--- DOCUMENT EXCERPT ---
^^^^

But while the fundamentals look solid (except for slower earnings growth), a
new concern has emerged -- insider selling. Since February, many officials in a
wide range of industries have used the market's strength to reduce their
holdings of their own companies' stock. And people who watch these trends
say the selling has intensified beyond what's considered normal, suggesting
corporate officials are selling because they don't see much room for further
stock appreciation.

Bob Gabele, whose CDA/Investnet research firm closely tracks insider activity,
says "the February data show rapid deterioration in our Sell/Buy ratio."
Normally insiders sell roughly twice as many shares of stock as they buy, but as
of early March that ratio suddenly jumped to 3.1 to 1 in favor of sales, he notes.
Gabele points out that widespread insider selling began last August and slowed
down after the October selloff only to resume in February.

Richard Cuneo, editor of Vickers Weekly Insider Report, agrees, adding that
"very positive insider buying signals we had been getting since the October 27th
correction turned on a dime in February." The Vickers sell/buy ratio is currently
around 3.6 to 1.

And Cuneo finds the timing of the sales particularly troublesome, coming so
close to the time companies report quarterly earnings. "I never like to see this
kind of selling activity heading into an earnings period," he says. To Cuneo, the
selling indicates insiders are worried that investors will pillory their companies'
stocks if first-quarter earnings are anything but stellar. He believes the next
month or two could be a rocky time as those reports filter in.

^^^^

--- RECORDED DATA ---

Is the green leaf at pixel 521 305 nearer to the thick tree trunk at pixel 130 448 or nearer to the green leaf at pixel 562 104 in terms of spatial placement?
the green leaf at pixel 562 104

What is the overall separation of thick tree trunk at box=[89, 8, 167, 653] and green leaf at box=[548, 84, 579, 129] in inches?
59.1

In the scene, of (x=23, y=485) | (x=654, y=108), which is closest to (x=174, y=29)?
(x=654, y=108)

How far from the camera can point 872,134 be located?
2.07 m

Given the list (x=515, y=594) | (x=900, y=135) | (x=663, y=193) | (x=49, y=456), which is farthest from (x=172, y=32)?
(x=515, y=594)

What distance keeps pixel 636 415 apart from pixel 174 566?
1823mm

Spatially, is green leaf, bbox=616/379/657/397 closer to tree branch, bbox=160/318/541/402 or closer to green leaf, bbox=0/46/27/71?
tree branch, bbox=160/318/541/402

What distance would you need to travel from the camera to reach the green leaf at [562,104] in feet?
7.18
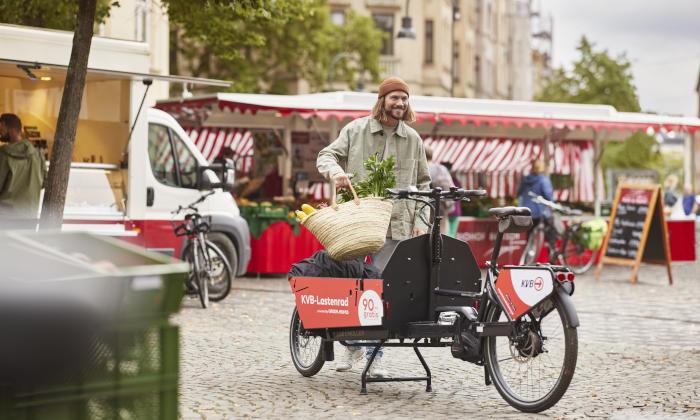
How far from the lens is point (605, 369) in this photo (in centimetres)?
940

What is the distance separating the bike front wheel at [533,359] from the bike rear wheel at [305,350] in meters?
1.39

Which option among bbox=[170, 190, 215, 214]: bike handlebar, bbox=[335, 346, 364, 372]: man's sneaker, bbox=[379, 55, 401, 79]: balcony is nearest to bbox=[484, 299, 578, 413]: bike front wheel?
bbox=[335, 346, 364, 372]: man's sneaker

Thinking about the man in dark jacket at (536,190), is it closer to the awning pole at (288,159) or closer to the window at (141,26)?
the awning pole at (288,159)

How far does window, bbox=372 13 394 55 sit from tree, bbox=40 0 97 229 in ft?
145

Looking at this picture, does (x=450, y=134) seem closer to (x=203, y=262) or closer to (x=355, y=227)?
(x=203, y=262)

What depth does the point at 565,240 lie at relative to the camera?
68.1 ft

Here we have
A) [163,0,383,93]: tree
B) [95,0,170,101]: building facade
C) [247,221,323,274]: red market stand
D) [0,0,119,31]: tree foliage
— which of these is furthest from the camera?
[163,0,383,93]: tree

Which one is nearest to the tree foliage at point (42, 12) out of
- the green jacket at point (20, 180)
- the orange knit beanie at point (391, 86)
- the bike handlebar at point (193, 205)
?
the bike handlebar at point (193, 205)

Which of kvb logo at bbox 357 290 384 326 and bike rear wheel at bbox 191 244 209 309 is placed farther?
bike rear wheel at bbox 191 244 209 309

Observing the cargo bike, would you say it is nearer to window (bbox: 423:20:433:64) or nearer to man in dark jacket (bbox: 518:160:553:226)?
man in dark jacket (bbox: 518:160:553:226)

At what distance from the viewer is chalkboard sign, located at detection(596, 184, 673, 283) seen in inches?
754

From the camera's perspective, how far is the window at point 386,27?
55.8 m

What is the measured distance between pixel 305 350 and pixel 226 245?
298 inches

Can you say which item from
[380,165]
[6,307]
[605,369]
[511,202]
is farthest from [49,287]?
[511,202]
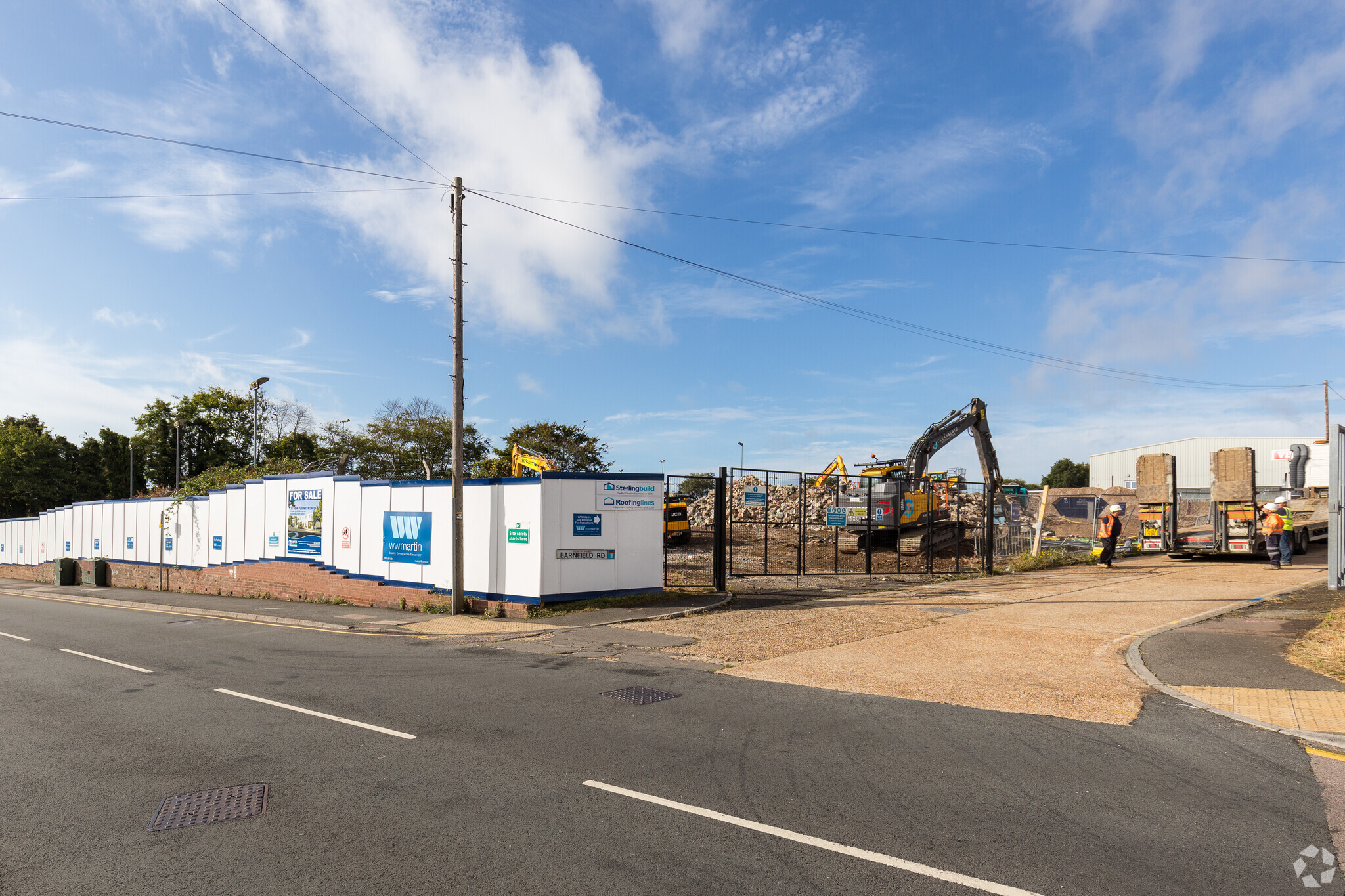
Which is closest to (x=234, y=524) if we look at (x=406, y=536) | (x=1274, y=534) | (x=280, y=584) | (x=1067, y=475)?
(x=280, y=584)

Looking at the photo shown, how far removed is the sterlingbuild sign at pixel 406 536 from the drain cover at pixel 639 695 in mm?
9564

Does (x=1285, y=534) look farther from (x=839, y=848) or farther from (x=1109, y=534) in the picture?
(x=839, y=848)

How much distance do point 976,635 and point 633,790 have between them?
8.30 metres

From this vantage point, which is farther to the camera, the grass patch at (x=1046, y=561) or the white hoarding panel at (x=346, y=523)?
the grass patch at (x=1046, y=561)

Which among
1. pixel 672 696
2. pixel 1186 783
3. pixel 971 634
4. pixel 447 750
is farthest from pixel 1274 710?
pixel 447 750

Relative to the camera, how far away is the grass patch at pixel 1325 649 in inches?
337

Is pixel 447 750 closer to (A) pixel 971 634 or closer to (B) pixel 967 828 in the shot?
(B) pixel 967 828

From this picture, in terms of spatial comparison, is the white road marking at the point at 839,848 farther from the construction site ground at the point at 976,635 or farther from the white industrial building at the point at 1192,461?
the white industrial building at the point at 1192,461

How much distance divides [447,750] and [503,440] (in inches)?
2138

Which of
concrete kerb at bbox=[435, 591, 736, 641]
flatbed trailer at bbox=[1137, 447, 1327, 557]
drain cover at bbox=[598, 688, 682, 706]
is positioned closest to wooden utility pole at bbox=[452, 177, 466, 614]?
concrete kerb at bbox=[435, 591, 736, 641]

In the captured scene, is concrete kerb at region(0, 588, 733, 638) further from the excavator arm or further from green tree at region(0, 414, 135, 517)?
green tree at region(0, 414, 135, 517)

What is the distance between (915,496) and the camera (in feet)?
80.4

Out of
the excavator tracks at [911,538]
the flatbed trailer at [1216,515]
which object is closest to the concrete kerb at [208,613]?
the excavator tracks at [911,538]

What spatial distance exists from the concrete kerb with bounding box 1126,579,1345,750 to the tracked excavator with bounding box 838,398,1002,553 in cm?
945
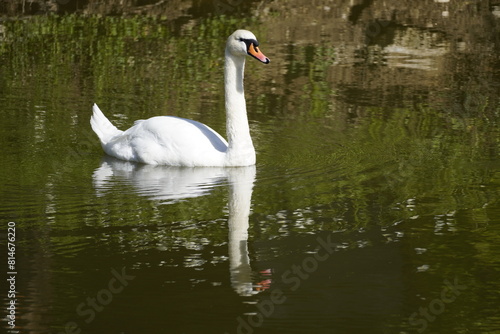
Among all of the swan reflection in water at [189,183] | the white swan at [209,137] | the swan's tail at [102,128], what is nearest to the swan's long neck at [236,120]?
the white swan at [209,137]

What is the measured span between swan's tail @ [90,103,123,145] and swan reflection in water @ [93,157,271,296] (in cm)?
33

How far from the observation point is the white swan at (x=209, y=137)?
36.0 ft

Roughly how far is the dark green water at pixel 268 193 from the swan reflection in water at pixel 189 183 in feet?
0.10

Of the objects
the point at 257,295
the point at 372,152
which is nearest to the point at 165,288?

^^^^

--- TASK DETAILS ---
In the text on insider selling, what is the current Vickers sell/buy ratio?

--- ANSWER BELOW ---
Around 3.6 to 1.